The reason the connection works is that the socket the wireguard interface uses to send and receive packets stays in the namespace where it was created. This means it can connect to any ip for which there is a route in the namespace it was created even if it is moved to a different network namespace.

Let us now look at the contents of set_up_client_namespace.sh.

#!/bin/sh

nswg -n wg_client \
     -c ./wgclient.conf \
     -win wg_server \
     wireguard

Here the wireguard sub-command is used. -n is used to provide the namespace where the wireguard interface will end up. -c is used to provide the path to the wireguard configuration file. -win is used to provide the network namespace where the wireguard interface will be created (win= wireguard interface namespace).

When -win is not provided, the wireguard interface is created in the namespace where the command is run.

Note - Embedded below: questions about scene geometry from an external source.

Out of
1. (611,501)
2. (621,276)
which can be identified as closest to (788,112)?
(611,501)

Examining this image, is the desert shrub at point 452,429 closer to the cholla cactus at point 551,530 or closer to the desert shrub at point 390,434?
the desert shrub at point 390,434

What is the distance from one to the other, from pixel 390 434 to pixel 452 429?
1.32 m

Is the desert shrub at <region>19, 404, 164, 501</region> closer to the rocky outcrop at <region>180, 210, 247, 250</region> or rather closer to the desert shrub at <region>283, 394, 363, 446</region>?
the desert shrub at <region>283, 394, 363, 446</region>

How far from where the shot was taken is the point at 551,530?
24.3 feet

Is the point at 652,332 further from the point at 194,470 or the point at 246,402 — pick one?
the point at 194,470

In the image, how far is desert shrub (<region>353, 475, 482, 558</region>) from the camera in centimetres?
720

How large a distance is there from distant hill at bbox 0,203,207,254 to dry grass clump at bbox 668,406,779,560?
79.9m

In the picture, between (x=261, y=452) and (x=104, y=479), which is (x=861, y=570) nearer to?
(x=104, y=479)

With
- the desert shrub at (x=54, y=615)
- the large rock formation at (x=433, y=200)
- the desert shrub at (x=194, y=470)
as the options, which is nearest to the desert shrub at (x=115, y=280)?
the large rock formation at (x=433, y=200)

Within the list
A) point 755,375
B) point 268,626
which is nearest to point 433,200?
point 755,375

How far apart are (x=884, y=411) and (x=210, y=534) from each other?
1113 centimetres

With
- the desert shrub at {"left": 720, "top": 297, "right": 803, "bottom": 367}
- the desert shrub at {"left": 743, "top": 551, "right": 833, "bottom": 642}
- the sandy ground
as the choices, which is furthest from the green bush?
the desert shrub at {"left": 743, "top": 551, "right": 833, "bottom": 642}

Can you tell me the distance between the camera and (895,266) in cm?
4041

In this example, we could have run the same command in the default namespace without using -win and that would have worked as well. This is because in the default network namespace there is a route to 10.0.0.2 in wg_server through the veth interface.

Note also that a DNS was configured for wg_client since the configuration file has the DNS line. This is implemented by writing the provided DNS ip to the file /etc/netns/wg_client/resolv.conf, which is bind mounted to /etc/resolv.conf when something runs with nswg -n wg_client run ....

Finally be aware that nswg only supports two of the options supported by wg-quick: Address and DNS.